= Beginning of Section =
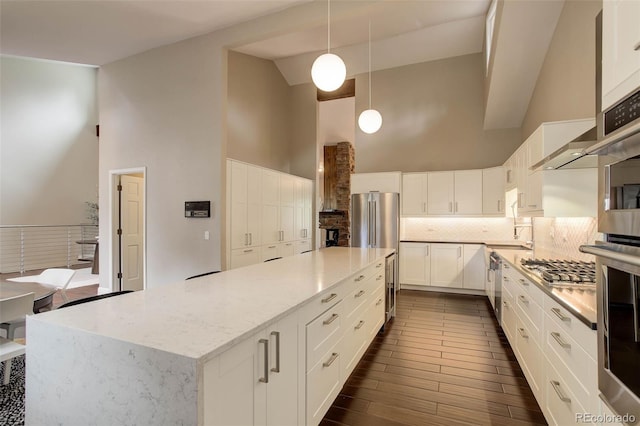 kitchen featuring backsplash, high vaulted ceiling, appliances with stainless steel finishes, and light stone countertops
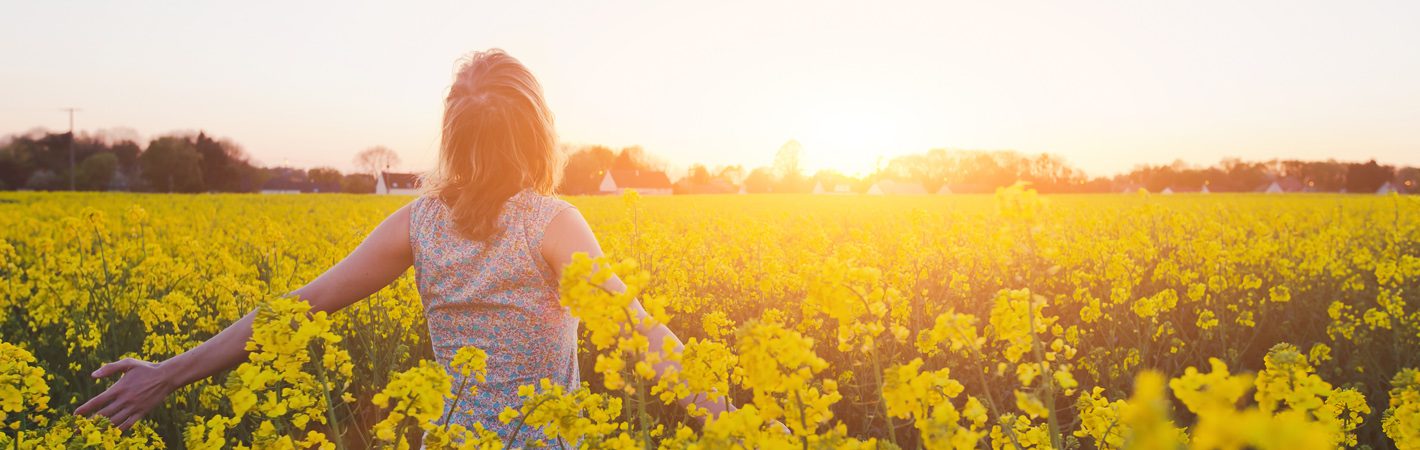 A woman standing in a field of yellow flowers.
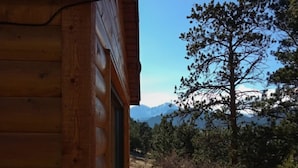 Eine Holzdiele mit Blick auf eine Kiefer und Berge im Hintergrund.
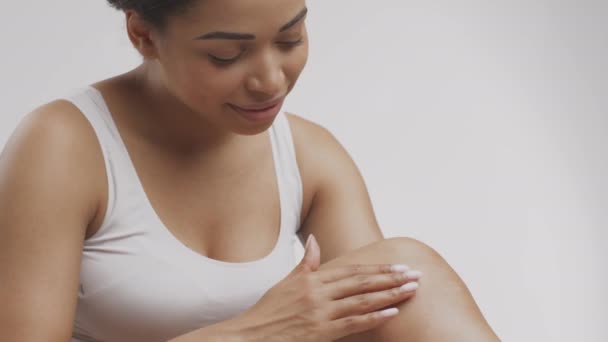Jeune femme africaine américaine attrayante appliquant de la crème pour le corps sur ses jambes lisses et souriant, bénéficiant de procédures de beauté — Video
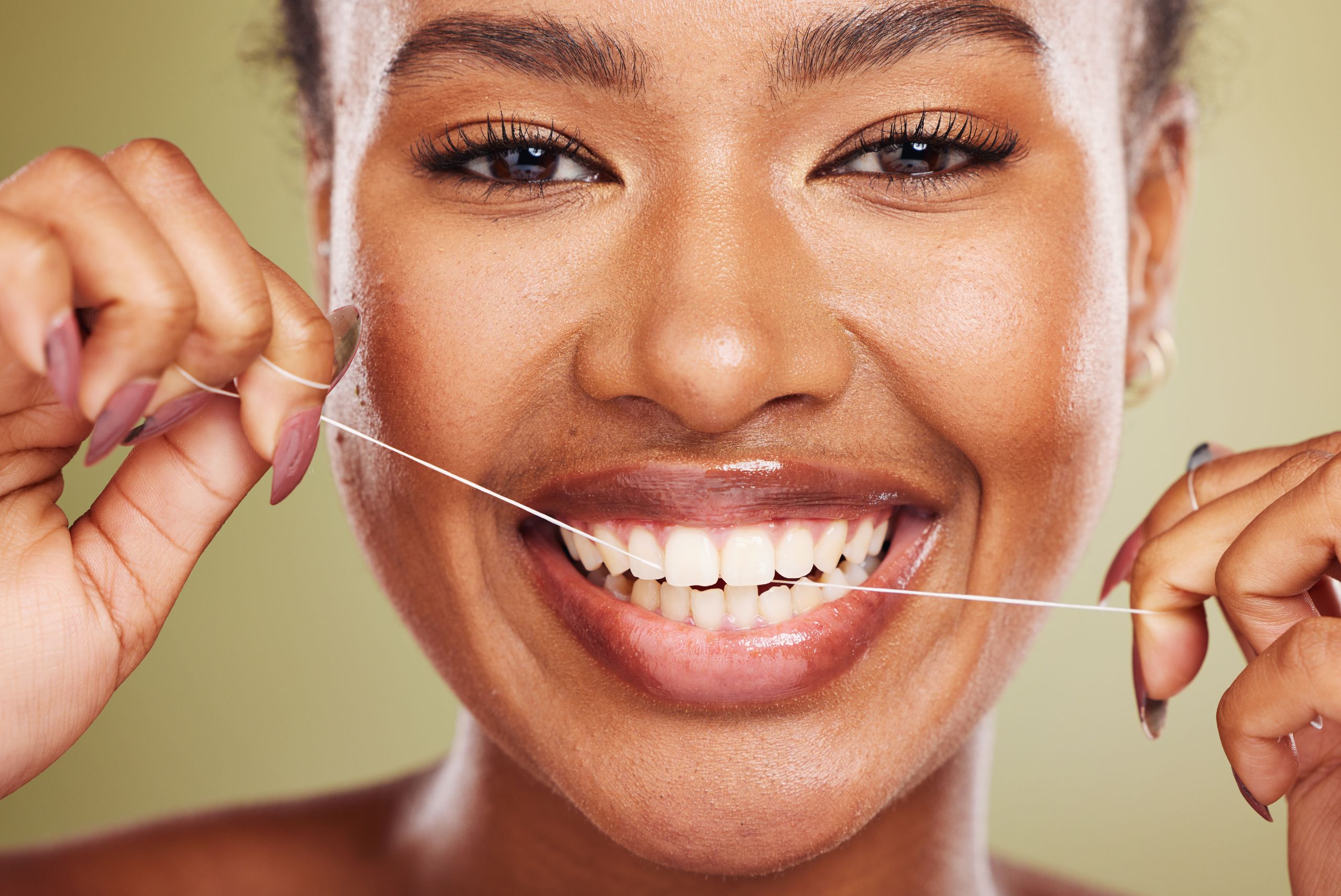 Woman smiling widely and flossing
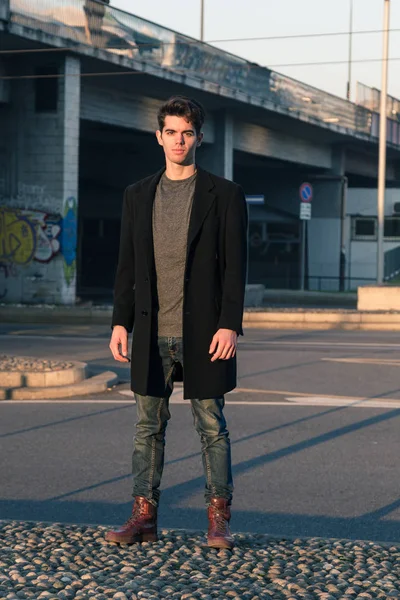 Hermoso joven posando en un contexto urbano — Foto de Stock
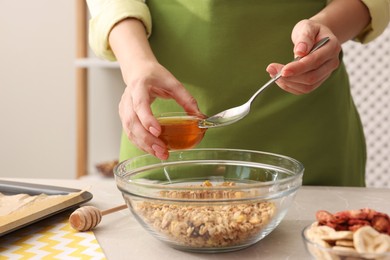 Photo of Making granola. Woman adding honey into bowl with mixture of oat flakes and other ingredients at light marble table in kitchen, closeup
= End of Section =
Please copy out the entries above word for word, starting at the very first one and ending with the line that contains "Woman smiling widely and flossing", both included. Leave the pictures out of your answer.

 kitchen featuring backsplash, high vaulted ceiling, appliances with stainless steel finishes, and light stone countertops
 A woman standing in a field of yellow flowers.
 Eine Holzdiele mit Blick auf eine Kiefer und Berge im Hintergrund.
Jeune femme africaine américaine attrayante appliquant de la crème pour le corps sur ses jambes lisses et souriant, bénéficiant de procédures de beauté — Video
 Woman smiling widely and flossing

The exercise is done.